Compte-rendu du séminaire jeunes chercheurs – 13 juin 2019

A l’occasion du dernier séminaire de jeunes chercheurs de l’année scolaire 2018-2019, le CFC a accueilli Martine Berger, géographe ayant enseigné à l’Université Paris 1 la Sorbonne. Deux élèves en sciences dures ont présenté leurs travaux de recherche.

Le premier exposé a été réalisé par Nicolas Mangin, étudiant en ingénierie environnementale en deuxième année du double diplôme entre Centrale Lyon et l’Université de Tsinghua. Nicolas a présenté ses travaux concernant la biodégradation d’un polluant dans les eaux usées. Ayant réussi à vulgariser son sujet pour un public non-scientifique, Nicolas est d’abord revenu sur les bases de celui-ci, à savoir ce que sont les eaux usées, comment fonctionne une centrale d’épuration, quels types de polluants existent et quelles sont les différentes façons de les éliminer – traitement chimique ou traitement biologique.
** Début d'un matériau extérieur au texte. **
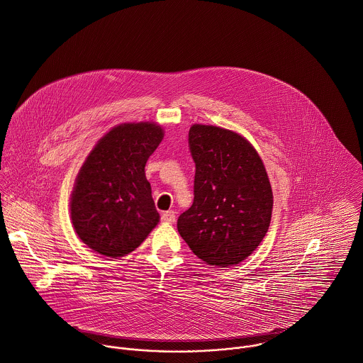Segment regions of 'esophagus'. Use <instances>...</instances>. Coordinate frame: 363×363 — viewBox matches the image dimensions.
<instances>
[{"label": "esophagus", "instance_id": "1", "mask_svg": "<svg viewBox=\"0 0 363 363\" xmlns=\"http://www.w3.org/2000/svg\"><path fill=\"white\" fill-rule=\"evenodd\" d=\"M161 220H162L164 223H174V222H175V213H174L172 211L164 212V213L161 215Z\"/></svg>", "mask_w": 363, "mask_h": 363}]
</instances>
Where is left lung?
<instances>
[{
	"label": "left lung",
	"mask_w": 363,
	"mask_h": 363,
	"mask_svg": "<svg viewBox=\"0 0 363 363\" xmlns=\"http://www.w3.org/2000/svg\"><path fill=\"white\" fill-rule=\"evenodd\" d=\"M194 203L178 218V232L205 263L239 264L264 239L273 211L272 185L255 147L240 134L194 124Z\"/></svg>",
	"instance_id": "8db88e82"
}]
</instances>
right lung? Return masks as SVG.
Segmentation results:
<instances>
[{"instance_id":"right-lung-1","label":"right lung","mask_w":363,"mask_h":363,"mask_svg":"<svg viewBox=\"0 0 363 363\" xmlns=\"http://www.w3.org/2000/svg\"><path fill=\"white\" fill-rule=\"evenodd\" d=\"M162 138L164 130L155 123H124L106 133L87 155L70 195V219L91 250L123 257L158 225L144 168Z\"/></svg>"}]
</instances>
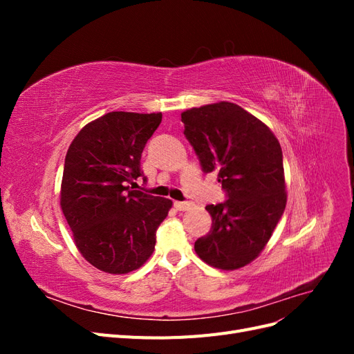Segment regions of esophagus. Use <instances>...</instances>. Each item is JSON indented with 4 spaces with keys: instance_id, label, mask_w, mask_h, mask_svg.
Segmentation results:
<instances>
[{
    "instance_id": "1",
    "label": "esophagus",
    "mask_w": 354,
    "mask_h": 354,
    "mask_svg": "<svg viewBox=\"0 0 354 354\" xmlns=\"http://www.w3.org/2000/svg\"><path fill=\"white\" fill-rule=\"evenodd\" d=\"M174 207H176V209H178V211H187V209L192 208V202H187V201H185V202L176 201V202H174Z\"/></svg>"
}]
</instances>
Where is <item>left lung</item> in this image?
Listing matches in <instances>:
<instances>
[{"instance_id": "obj_1", "label": "left lung", "mask_w": 354, "mask_h": 354, "mask_svg": "<svg viewBox=\"0 0 354 354\" xmlns=\"http://www.w3.org/2000/svg\"><path fill=\"white\" fill-rule=\"evenodd\" d=\"M181 122L202 171H217L227 198L205 207L212 226L195 251L217 269H239L264 250L285 211L281 145L269 127L229 102L189 109Z\"/></svg>"}]
</instances>
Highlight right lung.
<instances>
[{"mask_svg":"<svg viewBox=\"0 0 354 354\" xmlns=\"http://www.w3.org/2000/svg\"><path fill=\"white\" fill-rule=\"evenodd\" d=\"M162 113L109 112L73 138L63 167L60 207L82 257L99 270L124 274L152 255L156 230L173 202L130 190L142 152Z\"/></svg>","mask_w":354,"mask_h":354,"instance_id":"obj_1","label":"right lung"}]
</instances>
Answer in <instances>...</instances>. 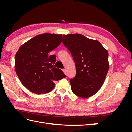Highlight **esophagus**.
<instances>
[{
  "label": "esophagus",
  "mask_w": 132,
  "mask_h": 132,
  "mask_svg": "<svg viewBox=\"0 0 132 132\" xmlns=\"http://www.w3.org/2000/svg\"><path fill=\"white\" fill-rule=\"evenodd\" d=\"M62 71H63V72H64V74H66V70L65 69H62Z\"/></svg>",
  "instance_id": "1"
}]
</instances>
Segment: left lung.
Returning <instances> with one entry per match:
<instances>
[{"instance_id": "left-lung-1", "label": "left lung", "mask_w": 132, "mask_h": 132, "mask_svg": "<svg viewBox=\"0 0 132 132\" xmlns=\"http://www.w3.org/2000/svg\"><path fill=\"white\" fill-rule=\"evenodd\" d=\"M62 43L73 57L76 75L70 83L73 93L82 98L99 90L109 69L108 53L99 41L80 34L63 35Z\"/></svg>"}]
</instances>
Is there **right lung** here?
<instances>
[{
  "label": "right lung",
  "mask_w": 132,
  "mask_h": 132,
  "mask_svg": "<svg viewBox=\"0 0 132 132\" xmlns=\"http://www.w3.org/2000/svg\"><path fill=\"white\" fill-rule=\"evenodd\" d=\"M62 35L44 33L24 44L15 56V70L22 84L36 94L51 91L55 81L66 77L61 69L54 67L56 55L49 53L62 42Z\"/></svg>",
  "instance_id": "1"
}]
</instances>
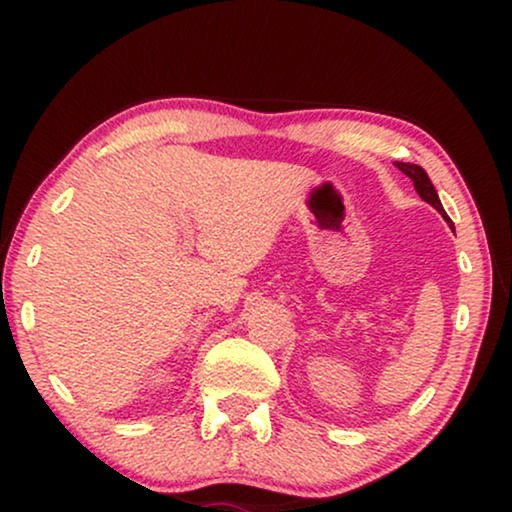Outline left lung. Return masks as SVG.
Listing matches in <instances>:
<instances>
[{"instance_id": "8db88e82", "label": "left lung", "mask_w": 512, "mask_h": 512, "mask_svg": "<svg viewBox=\"0 0 512 512\" xmlns=\"http://www.w3.org/2000/svg\"><path fill=\"white\" fill-rule=\"evenodd\" d=\"M394 165L405 174V177L412 179V184H415V191L419 193V198H422L424 202H429L431 207H436L438 212L443 214L445 221H450V216L445 214L443 205H440V198H438L436 188H433V184H431L429 174H426L419 165H412V163H394Z\"/></svg>"}]
</instances>
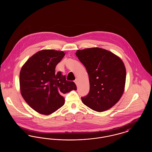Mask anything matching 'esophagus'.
<instances>
[{"instance_id": "obj_1", "label": "esophagus", "mask_w": 152, "mask_h": 152, "mask_svg": "<svg viewBox=\"0 0 152 152\" xmlns=\"http://www.w3.org/2000/svg\"><path fill=\"white\" fill-rule=\"evenodd\" d=\"M74 82L76 83V84H77V83H78V79L76 78V79H75V80L74 81Z\"/></svg>"}]
</instances>
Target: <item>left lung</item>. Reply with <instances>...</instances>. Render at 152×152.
I'll list each match as a JSON object with an SVG mask.
<instances>
[{"mask_svg": "<svg viewBox=\"0 0 152 152\" xmlns=\"http://www.w3.org/2000/svg\"><path fill=\"white\" fill-rule=\"evenodd\" d=\"M76 55L85 66L90 91L81 97L84 104L96 112L111 108L121 99L126 81L122 60L112 52L98 47L77 50Z\"/></svg>", "mask_w": 152, "mask_h": 152, "instance_id": "8db88e82", "label": "left lung"}]
</instances>
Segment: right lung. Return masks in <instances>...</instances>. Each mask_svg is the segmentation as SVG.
Wrapping results in <instances>:
<instances>
[{"mask_svg":"<svg viewBox=\"0 0 152 152\" xmlns=\"http://www.w3.org/2000/svg\"><path fill=\"white\" fill-rule=\"evenodd\" d=\"M65 56L63 51L44 50L36 52L23 65L20 72L22 97L36 112L50 115L64 104L63 95L77 88L66 80L61 72H55Z\"/></svg>","mask_w":152,"mask_h":152,"instance_id":"add662e5","label":"right lung"}]
</instances>
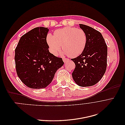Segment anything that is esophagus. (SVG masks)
<instances>
[{"mask_svg": "<svg viewBox=\"0 0 125 125\" xmlns=\"http://www.w3.org/2000/svg\"><path fill=\"white\" fill-rule=\"evenodd\" d=\"M62 60H63V61L64 62H68V60H69L68 59L66 58H62Z\"/></svg>", "mask_w": 125, "mask_h": 125, "instance_id": "1", "label": "esophagus"}]
</instances>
Sa recherche se focalise sur la carbamazépine, un antiépileptique très résistant de par sa nature chimique que l’on trouve dans l’eau des zones habitées. Son sujet s’articule sur la dégradation de ce polluant : comment combiner traitement chimique, grâce à l’ozonation, et biologique, grâce aux bactéries, pour améliorer la dégradation de la carbamazépine ? Pour répondre à cela, Nicolas Mangin a testé plusieurs bactéries, dont deux se sont soldées par des échecs. Il est actuellement en train d’essayer un mix de bactéries, supposé plus proche des réactions se produisant naturellement dans les centrales d’épuration. Il nous explique la démarche scientifique suivie pour ces expériences, le raisonnement sous-jacent, mais également les différents obstacles et enseignements tirés de ce processus fastidieux.
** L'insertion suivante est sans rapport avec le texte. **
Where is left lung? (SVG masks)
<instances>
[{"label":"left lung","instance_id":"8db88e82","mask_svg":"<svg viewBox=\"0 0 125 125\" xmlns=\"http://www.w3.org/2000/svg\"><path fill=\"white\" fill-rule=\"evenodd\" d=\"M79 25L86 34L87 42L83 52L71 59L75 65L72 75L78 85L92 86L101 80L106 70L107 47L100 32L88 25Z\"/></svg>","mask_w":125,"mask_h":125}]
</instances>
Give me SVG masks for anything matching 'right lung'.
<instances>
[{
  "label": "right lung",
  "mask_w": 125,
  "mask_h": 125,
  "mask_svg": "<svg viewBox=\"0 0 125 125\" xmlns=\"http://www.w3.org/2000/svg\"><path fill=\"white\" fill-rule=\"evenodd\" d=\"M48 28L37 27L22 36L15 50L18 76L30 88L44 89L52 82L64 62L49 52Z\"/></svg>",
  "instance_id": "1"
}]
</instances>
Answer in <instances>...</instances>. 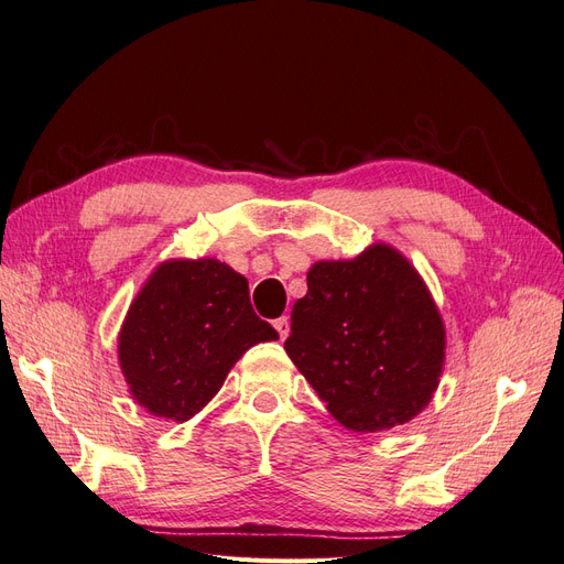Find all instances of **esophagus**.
Listing matches in <instances>:
<instances>
[{
	"label": "esophagus",
	"mask_w": 564,
	"mask_h": 564,
	"mask_svg": "<svg viewBox=\"0 0 564 564\" xmlns=\"http://www.w3.org/2000/svg\"><path fill=\"white\" fill-rule=\"evenodd\" d=\"M275 329H278L280 338L284 340V338L289 336V317H280V319H275Z\"/></svg>",
	"instance_id": "34e87169"
}]
</instances>
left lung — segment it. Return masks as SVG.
<instances>
[{
    "label": "left lung",
    "mask_w": 564,
    "mask_h": 564,
    "mask_svg": "<svg viewBox=\"0 0 564 564\" xmlns=\"http://www.w3.org/2000/svg\"><path fill=\"white\" fill-rule=\"evenodd\" d=\"M284 350L340 425L379 433L431 402L445 365V324L414 265L371 245L352 261L308 270Z\"/></svg>",
    "instance_id": "8db88e82"
}]
</instances>
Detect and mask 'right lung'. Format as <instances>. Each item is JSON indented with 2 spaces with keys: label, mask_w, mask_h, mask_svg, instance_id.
<instances>
[{
  "label": "right lung",
  "mask_w": 564,
  "mask_h": 564,
  "mask_svg": "<svg viewBox=\"0 0 564 564\" xmlns=\"http://www.w3.org/2000/svg\"><path fill=\"white\" fill-rule=\"evenodd\" d=\"M280 338L253 313L249 282L216 259L162 263L119 332V367L152 416L187 421L256 344Z\"/></svg>",
  "instance_id": "right-lung-1"
}]
</instances>
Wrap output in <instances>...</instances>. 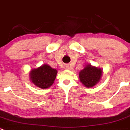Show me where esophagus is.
I'll return each instance as SVG.
<instances>
[{
    "label": "esophagus",
    "instance_id": "obj_1",
    "mask_svg": "<svg viewBox=\"0 0 130 130\" xmlns=\"http://www.w3.org/2000/svg\"><path fill=\"white\" fill-rule=\"evenodd\" d=\"M64 69L65 70H69L70 69V66L69 65H65L64 66Z\"/></svg>",
    "mask_w": 130,
    "mask_h": 130
}]
</instances>
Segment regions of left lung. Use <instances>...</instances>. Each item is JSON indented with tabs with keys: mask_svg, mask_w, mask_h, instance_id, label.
<instances>
[{
	"mask_svg": "<svg viewBox=\"0 0 130 130\" xmlns=\"http://www.w3.org/2000/svg\"><path fill=\"white\" fill-rule=\"evenodd\" d=\"M102 70L100 68L87 65L79 73V78L86 87H92L100 80Z\"/></svg>",
	"mask_w": 130,
	"mask_h": 130,
	"instance_id": "left-lung-1",
	"label": "left lung"
}]
</instances>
Lors de la série de questions-réponses ayant suivi cette présentation, Nicolas Mangin a pu revenir sur son parcours académique et les choix qui l’ont poussé à venir étudier la microbiologie en Chine à Tsinghua, mais également les limites de cette expérience. Florence Padovani a pointé du doigt le côté empirique de sa recherche, due selon Nicolas Mangin à la complexité des réactions s’opérant dans le processus de dégradation. Il est également revenu sur le processus de sélection naturelle des bactéries, très adaptables au milieu dans lequel elles évoluent.
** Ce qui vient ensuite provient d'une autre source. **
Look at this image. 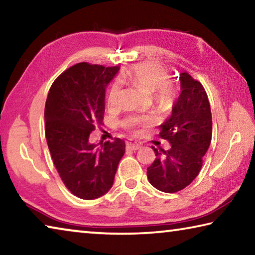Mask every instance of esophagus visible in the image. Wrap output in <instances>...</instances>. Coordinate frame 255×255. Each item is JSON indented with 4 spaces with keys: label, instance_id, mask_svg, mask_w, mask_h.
<instances>
[{
    "label": "esophagus",
    "instance_id": "esophagus-1",
    "mask_svg": "<svg viewBox=\"0 0 255 255\" xmlns=\"http://www.w3.org/2000/svg\"><path fill=\"white\" fill-rule=\"evenodd\" d=\"M126 146H127V148L130 149V150H137V149L140 148V144L136 143V141H128Z\"/></svg>",
    "mask_w": 255,
    "mask_h": 255
}]
</instances>
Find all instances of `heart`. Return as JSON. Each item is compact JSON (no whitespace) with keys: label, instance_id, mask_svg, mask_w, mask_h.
I'll return each instance as SVG.
<instances>
[{"label":"heart","instance_id":"b5f03b06","mask_svg":"<svg viewBox=\"0 0 255 255\" xmlns=\"http://www.w3.org/2000/svg\"><path fill=\"white\" fill-rule=\"evenodd\" d=\"M120 81H130L131 83L139 86L146 92H154L158 101L166 102L172 97V89L166 84L169 73L163 66L155 63H141L132 66L130 70L120 75ZM120 93L118 82L110 86L107 96V105L109 108L117 106ZM133 123H148V118L135 119Z\"/></svg>","mask_w":255,"mask_h":255}]
</instances>
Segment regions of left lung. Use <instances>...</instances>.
I'll return each mask as SVG.
<instances>
[{"label": "left lung", "instance_id": "1", "mask_svg": "<svg viewBox=\"0 0 255 255\" xmlns=\"http://www.w3.org/2000/svg\"><path fill=\"white\" fill-rule=\"evenodd\" d=\"M180 96L172 114L159 128V137L171 148L152 147L156 158L147 167L149 183L159 191H180L199 174L202 157L210 145L213 120L204 86L187 72L180 74Z\"/></svg>", "mask_w": 255, "mask_h": 255}]
</instances>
Ensuite, Rémy Blockelet, étudiant du double diplôme entre les Mines de Paris Tech / l’INSA et l’Université de Tsinghua en gestion de projets énergétiques, est revenu sur le projet ALEF (du nom de sa formation) qui se concentre sur le rôle du stockage dans la transition énergétique. Après avoir brièvement présenté son master, son programme impliquant de nombreux voyages de terrain, ainsi que la diversité des étudiants l’ayant suivi, son exposé fait suite à la conférence qu’ils ont organisée le 28 mai dernier.

Dans un premier temps, Rémy est revenu sur les différentes techniques de stockage de l’énergie de par le monde, dominées à 96% par les STEP (stations de transfert d’énergie par pompage), suivies du stockage thermique au sel fondu des centrales CSP (Concentrated Solar Power) (2%) et les batteries stationnaires (2%). Il rappelle que dû à l’importance encore accordée au nucléaire, qui occupe plus de 70% du mix électrique français, le stockage de l’énergie produite n’est pas une priorité en France. Cela peut devenir un obstacle dans le développement des énergies renouvelables compris dans la Programmation pluriannuelle de l’énergie (PPE) car le stockage ajouterait davantage de flexibilité du réseau électrique pour pallier aux moments de pics de ces énergies intermittentes.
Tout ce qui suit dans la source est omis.